Since her daughter was a baby, Brenda Torres has relied on a trusted group of family and friends to look after her child while she works as a server at a resort hotel.
First, various friends helped out the Westminster mom — though one of the arrangements didn’t work out because the caregiver’s nephew kicked her daughter, Azul.
Then Torres’ mother moved to Colorado from Mexico and took over childcare duties.
“It’s so good, because I can work without preoccupation,” said Torres, who earns $12 an hour and sometimes works 20 hour shifts.
Good data doesn’t exist on this type of care—called family, friend and neighbor care.

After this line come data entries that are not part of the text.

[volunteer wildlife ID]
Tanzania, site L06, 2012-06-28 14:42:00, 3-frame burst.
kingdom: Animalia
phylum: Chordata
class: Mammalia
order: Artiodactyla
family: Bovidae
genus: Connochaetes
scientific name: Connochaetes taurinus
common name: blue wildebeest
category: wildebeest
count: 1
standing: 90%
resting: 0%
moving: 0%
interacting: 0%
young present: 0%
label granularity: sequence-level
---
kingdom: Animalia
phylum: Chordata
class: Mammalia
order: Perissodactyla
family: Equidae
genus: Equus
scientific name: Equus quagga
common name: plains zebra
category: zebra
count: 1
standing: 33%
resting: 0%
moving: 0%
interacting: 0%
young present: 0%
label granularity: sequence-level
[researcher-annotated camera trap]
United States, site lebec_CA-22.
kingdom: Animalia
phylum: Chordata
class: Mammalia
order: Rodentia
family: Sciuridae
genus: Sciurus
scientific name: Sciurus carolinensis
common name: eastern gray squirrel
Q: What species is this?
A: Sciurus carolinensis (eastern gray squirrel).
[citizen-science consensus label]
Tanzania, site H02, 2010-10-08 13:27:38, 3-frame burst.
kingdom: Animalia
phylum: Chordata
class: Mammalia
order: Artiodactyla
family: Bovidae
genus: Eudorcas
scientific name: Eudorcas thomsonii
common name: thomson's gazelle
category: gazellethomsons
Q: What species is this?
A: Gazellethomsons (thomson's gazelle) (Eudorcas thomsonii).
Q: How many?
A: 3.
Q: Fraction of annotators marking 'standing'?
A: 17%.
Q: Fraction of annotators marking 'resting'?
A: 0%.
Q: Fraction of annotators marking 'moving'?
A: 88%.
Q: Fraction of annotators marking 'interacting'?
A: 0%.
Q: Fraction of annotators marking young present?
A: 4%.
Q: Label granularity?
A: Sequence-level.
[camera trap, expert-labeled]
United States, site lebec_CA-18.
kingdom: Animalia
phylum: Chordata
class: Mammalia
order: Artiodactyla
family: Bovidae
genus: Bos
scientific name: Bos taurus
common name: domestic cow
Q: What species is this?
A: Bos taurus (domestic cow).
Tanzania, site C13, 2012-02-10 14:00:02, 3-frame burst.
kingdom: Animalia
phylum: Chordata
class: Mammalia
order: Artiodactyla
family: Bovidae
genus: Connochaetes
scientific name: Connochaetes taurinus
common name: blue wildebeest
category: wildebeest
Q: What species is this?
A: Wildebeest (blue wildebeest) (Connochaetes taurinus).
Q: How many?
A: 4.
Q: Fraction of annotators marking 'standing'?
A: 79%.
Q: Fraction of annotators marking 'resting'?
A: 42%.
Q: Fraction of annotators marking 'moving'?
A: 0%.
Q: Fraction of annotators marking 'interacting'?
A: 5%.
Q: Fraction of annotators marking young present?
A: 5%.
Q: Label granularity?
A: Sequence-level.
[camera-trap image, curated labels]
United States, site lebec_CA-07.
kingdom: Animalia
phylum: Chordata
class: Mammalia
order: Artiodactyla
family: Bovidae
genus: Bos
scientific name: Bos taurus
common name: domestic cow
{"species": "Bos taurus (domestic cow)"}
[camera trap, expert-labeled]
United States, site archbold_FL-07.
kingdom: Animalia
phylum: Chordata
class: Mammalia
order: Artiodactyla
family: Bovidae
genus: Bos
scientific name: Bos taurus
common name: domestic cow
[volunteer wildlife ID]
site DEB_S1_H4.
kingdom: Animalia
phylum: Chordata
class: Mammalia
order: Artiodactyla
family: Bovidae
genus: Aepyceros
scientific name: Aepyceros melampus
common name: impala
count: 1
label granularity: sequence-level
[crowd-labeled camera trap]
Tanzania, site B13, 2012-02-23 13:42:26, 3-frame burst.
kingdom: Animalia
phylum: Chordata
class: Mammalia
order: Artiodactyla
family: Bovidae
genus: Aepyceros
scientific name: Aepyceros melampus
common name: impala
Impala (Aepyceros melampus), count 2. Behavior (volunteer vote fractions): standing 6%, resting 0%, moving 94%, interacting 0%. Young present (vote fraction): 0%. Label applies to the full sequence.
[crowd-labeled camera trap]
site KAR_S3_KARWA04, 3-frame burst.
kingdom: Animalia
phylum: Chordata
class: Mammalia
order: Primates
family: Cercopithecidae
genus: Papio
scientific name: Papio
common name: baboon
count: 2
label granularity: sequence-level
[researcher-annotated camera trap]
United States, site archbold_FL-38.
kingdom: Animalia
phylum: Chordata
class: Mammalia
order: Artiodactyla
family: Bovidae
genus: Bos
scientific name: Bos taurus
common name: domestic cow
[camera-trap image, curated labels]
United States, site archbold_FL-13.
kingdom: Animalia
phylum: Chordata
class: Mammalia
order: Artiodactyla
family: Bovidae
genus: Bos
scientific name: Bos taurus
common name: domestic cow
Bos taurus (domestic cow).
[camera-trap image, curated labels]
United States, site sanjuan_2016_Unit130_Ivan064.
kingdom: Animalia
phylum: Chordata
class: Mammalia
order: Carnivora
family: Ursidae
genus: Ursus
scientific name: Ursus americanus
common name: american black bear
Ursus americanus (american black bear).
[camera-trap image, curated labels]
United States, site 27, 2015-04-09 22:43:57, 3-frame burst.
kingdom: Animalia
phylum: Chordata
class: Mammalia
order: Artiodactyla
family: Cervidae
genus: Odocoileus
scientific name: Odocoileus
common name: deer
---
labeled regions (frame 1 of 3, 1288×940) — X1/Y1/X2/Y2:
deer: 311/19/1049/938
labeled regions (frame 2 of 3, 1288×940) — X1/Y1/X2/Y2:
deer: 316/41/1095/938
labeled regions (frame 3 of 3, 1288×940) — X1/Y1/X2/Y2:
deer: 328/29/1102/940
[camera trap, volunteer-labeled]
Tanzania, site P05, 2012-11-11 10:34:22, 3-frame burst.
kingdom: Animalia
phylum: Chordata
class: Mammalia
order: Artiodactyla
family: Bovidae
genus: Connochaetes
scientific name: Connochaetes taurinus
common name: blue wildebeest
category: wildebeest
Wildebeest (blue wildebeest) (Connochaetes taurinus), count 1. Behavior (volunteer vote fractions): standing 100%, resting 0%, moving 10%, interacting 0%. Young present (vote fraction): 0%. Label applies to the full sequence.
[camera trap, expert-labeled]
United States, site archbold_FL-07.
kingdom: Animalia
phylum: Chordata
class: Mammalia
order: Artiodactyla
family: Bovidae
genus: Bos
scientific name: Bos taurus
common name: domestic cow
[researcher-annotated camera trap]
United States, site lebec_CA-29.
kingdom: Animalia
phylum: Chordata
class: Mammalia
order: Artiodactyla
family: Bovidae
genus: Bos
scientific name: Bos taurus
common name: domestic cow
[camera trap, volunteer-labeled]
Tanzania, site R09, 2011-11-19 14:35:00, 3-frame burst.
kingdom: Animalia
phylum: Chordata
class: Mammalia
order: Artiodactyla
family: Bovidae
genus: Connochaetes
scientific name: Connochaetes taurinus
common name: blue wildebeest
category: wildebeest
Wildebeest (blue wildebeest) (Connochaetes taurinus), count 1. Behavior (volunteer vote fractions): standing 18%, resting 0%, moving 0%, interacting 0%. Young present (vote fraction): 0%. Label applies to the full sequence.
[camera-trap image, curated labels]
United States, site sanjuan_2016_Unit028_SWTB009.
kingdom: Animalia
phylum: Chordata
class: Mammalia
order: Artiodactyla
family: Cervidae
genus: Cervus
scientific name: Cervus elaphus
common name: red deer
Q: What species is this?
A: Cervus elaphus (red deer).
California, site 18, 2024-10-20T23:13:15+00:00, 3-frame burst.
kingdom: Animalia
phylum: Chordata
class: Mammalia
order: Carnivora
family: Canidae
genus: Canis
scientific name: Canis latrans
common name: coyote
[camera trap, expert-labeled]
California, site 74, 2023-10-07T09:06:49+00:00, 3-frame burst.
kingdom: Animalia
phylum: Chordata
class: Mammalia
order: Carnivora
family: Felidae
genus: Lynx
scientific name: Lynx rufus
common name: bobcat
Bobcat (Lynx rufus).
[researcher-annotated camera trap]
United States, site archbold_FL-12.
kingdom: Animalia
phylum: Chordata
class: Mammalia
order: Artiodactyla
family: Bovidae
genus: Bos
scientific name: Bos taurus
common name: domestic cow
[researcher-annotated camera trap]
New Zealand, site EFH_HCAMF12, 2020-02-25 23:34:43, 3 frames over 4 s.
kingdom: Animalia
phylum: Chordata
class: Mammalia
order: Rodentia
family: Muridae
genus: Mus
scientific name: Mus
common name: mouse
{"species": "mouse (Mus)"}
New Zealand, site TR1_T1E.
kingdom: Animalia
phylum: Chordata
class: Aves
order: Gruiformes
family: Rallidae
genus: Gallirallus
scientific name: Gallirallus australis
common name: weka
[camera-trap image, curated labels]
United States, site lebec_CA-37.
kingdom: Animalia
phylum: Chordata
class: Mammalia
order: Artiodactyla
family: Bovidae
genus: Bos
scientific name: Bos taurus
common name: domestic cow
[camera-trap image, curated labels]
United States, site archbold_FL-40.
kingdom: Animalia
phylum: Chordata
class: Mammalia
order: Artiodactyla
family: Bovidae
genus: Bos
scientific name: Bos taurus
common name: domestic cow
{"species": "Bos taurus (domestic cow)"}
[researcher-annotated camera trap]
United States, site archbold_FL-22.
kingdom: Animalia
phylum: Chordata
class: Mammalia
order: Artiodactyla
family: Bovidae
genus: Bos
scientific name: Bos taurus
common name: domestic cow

However, it is indisputable that a large number of working parents, including those living at or near the poverty line, rely on such networks at least some of the time.
The circumstances of longtime parent activist MiDian Holmes’s ill-fated bid to join the Denver school board has spotlighted the challenges such parents face.
Ten years ago as a 25-year-old single mother, Holmes described relying on her grandmother sometimes to watch her kids while she worked. On one occasion when Holmes said her grandmother was not available, police received a 911 hangup call from her apartment, investigated and found the kids — 2, 6 and 7 — hiding upstairs alone, records show.
Holmes ultimately pleaded guilty to a misdemeanor child abuse charge. She announced last week she would not accept the school board appointment after Chalkbeat reported that what she told district officials and the media was inconsistent with records from her court case.
“Being a working parent is complicated,” said Helen Blank, director of child care and early learning at the National Women’s Law Center. “A lot of jobs don’t have sick days, they don’t have vacation days.”
Last-minute scheduling and non-traditional hours often complicate matters, she said.
As a flexible alternative to licensed child care providers, family, friend and neighbor care can solve some of these problems.
Plus, there aren’t enough licensed child care spots anyway. In 2013, there was only enough space in such facilities for 44 percent of Colorado children with all parents in the workforce, according to a 2015 report from the Colorado Children’s Campaign. Under state rules, family, friend and neighbor providers can care for immediate relatives and the children of one unrelated family without being licensed.
Child care provided by family and friends is also typically more affordable than licensed care. In some cases, caregivers work for free. In others, parents pay or barter for the care.
Torres doesn’t pay her mother anything to care for Azul, now 3. But even before Torres’ mother arrived, she didn’t think a child care center was an option because she didn’t have a social security number.
“I was afraid to ask for anything,” she said.
Now, Torres is a legal U.S resident and might be able to get child care assistance. But she said she likes knowing Azul is with her mother, especially when she works extended shifts.
While this kind of nurturing relationship is one of the upsides of such care, potential downsides exist, too. Some providers can feel isolated and may have little knowledge about child development or how to promote school readiness skills.
That’s why some advocates say family, friend and neighbor care deserves more public attention and investment.
“It’s wonderful that we continue to push on improved licensed child care quality, but we have to think about where the majority of kids are spending their time and it’s probably not a licensed child care spot,” said Bill Jaeger, vice president of early childhood initiatives at the Colorado Children’s Campaign.
Across the country, a variety of programs focus on increasing support to family, friend and neighbor providers. They include efforts to unionize such caregivers, assist them with getting licensed if they desire and help them qualify for state child care subsidies. Some programs also provide training and materials to these caregivers.
In Colorado, one such example is 10-year-old PASO program run by the Colorado Statewide Parent Coalition. It provides extensive services — including nine months of training culminating in a child development credential — to Spanish-speaking family, friend and neighbor providers in Boulder County, Greeley and Aurora.
About 330 providers have participated in the program so far, with a new group starting soon in Jefferson County.
Richard Garcia, executive director of the coalition, said one of the goals is to help providers better prepare Latino children for school.
“If you’re going to do anything about the achievement gap, you have to start early,” he said.
But even with the program’s success—it’s earned national and state-level plaudits—Garcia laments the lack of resources available to informal child care providers.
“The only resources we can get (are) through philanthropy,” he said. “We need to get some training dollars set aside for family, friend and neighbor care.”